Text excerpt.
_ _ _ _

One of the ubiquitous problems which confronts the average college music professor in a liberal arts setting is the confrontation of the musical world with that of the liberal arts, i.e. the humanities. Though we pride ourselves on being part of the humanities, we are still in a world foreign to most of the humanists because of their lack of any real musical education, or because we have been so specialized due to the inherent demands of our profession and somehow only received a whisper of a humanistic education, i.e. the required general education requirements at our respective alma maters. The music requirement which comprises general education requirements at institutions of higher learning in the United States is usually relegated to an appreciation type of course which carefully avoids the problems in teaching music or even in learning to appreciate music, and invariably, the chronological-historical approach is used with the usual amount of "drop the needle" tests, etc. Lately, the problem has only been augmented by the inclusion and sometimes assimilation of world music into the courses which still avoid the problem of studying music in depth for the general student.

There is no doubt that we as music professors are faced with almost insurmountable problems when teaching a music course within the framework of a general education program. First, we have students who usually do not read music, unlike the teachers in literature, history, political science, and even foreign languages (unless the language is one other than that which uses our alphabet). The second, and probably one of the main obstacles, is that most of the students are in the class under duress and see no connection that the music course might have with their own particular fields or with the totality of knowledge, particularly if it is part of the cafeteria approach to general education, e.g. a certain number of units in music, science, English, history, etc. Then we demand, third, that the student use one of the senses which he is unaccustomed to using—hearing. Two physical problems—seeing (reading music) and hearing—along with the coercion of the general education requirement impede any professor's efforts on the student's behalf as well as on his own.

These natural and formidable obstacles, common to all music courses which form a part of any general education requirement, are just the initial problems. Where the humanities deal with concrete human ideas, ideals, meanings, and emotions centered in human experiences, the musician has the problem of correlating the music in an interdisciplinary fashion. Other than with a few concepts historically, biographically, and perhaps musically, how does the college professor conquer this problem? Undoubtedly, there is a huge epistemological problem when dealing with music in the humanities, for materials are sadly lacking except for a few well-known sources such as Suzanne Langer and sundry works.1 The purpose of this article is not to explore those epistemological problems, for that would take more space than allotted. Suffice it to say that the language problem does exist, and the music professor in his past studies has not met it in his own work or incorporated it with his own teaching. This factor alone is one of the major inhibitors to the good teaching of music in a general education course or even in a music curriculum. Unfortunately, the problem has been carefully avoided, sidetracked, and essentially ignored by most institutions and music schools.

_ _ _ _

Data excerpted from a collection.
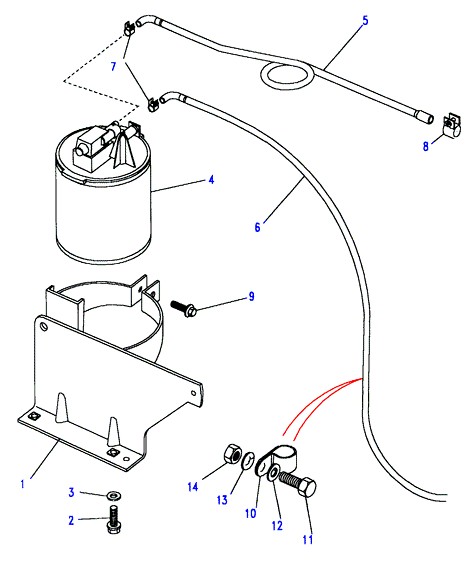 5
7
8
4
6
9
1
3
2
14
13
10
12
11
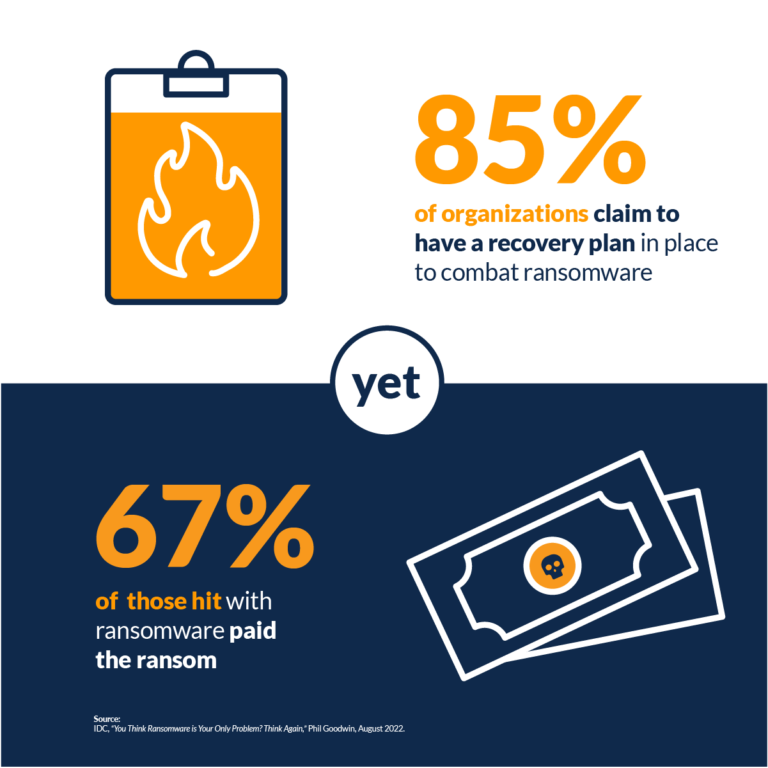 85%

of organizations claim to have a recovery plan in place to combat ransomware

yet

67%

of those hit with ransomware paid the ransom

Source:
IDC, "You Think Ransomware is Your Only Problem? Think Again," Phil Goodwin, August 2022.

_ _ _ _

Work instructions.
#1 In the text on teaching music in general education, which sense does the author say students are unaccustomed to using?
#2 Extend the text on teaching music in general education, starting after its final sentence.
The data above were taken from a separate source.

Answers for this exercise.
#1 Hearing.

#2
When a new humanities program called "The One and the Many" was initiated by Dominican College three years ago and funded by the National Endowment for the Humanities beginning in 1973, all of these problems were taken into consideration in the creation of the program. Although there are some puzzles yet to be solved, the program at this early stage in its history is a resounding success for the College, for the faculty, and most of all, for the student. In contrast to Dominican's former lock-step method of fifty-six required units during the first two years of a College student's life, the new program requires only fifteen units of Humanities from the student which he may elect to take at any time during his four years at the College.

The purposes of the program are varied and many: to expose the student to an in-depth study of a particular theme, period, or problem, central to the humanistic tradition, with the idea that he can apply those solutions to comparable problems; to deal with the human experience and not necessarily the accumulation of a certain amount of data or information; to teach the student to seek methods and ways of solving human problems or experiences; and to involve the College totally in the program with an emphasis upon faculty development.

The Humanities Colloquia,2 as they are called, are given one or two each semester, and they range from "The American Dream," to "The Russian Soul," and "The Greek Mind: in Pursuit of Excellence." Since I participated in "The Russian Soul," I shall relate that particular one in detail. It, like the others, is designed for no more than fifteen students with each faculty member attending as a student one or more of the courses within the colloquium. This last factor has been greatly aided by a generous grant from the National Endowment for the Humanities, and in essence relieves the professor of one course in his department so that he can attend and participate in another course in the colloquium. The courses in "The Russian Soul," all three units each, are:

Political Science: Order and Disorder: The Search for Modern Russia
Music: The Russian Sound?
Comparative Literature: The Metamorphosis of the Russian Soul in Literature
Russian: Intensive Russian Language Workshop
Conference: The Russian "Soul": Myth and Reality

All of the courses are intensely interdisciplinary in purpose, but the conference assimilates and synthesizes all the disciplines into one. The problem is stated by the leader of the conference, Professor Barbara Bundy (and director of the Colloquia Program in the Humanities):

. . . The myth of the Russian "soul"—that Russia has a "peculiar nature"—has its origins in the separation of Russia from western Europe under Mongol rule. The soul was articulated as a political and psychological reality when Peter the Great had to shape a nation out of a tradition that lacked a basic historical idea in the early eighteenth century; the "soul" became a distinctly native Russian myth that the Russian peoples could claim as unifying them. . . . examine in depth the belief of the Russian peoples in the mystical power of their native soil, their bloodline and the messianic powers they believed the Russian Orthodox Church had—beliefs that have been a chief source of personal and national identity for Russians and which are still operative today, in highly transformed ways, in Soviet ideology.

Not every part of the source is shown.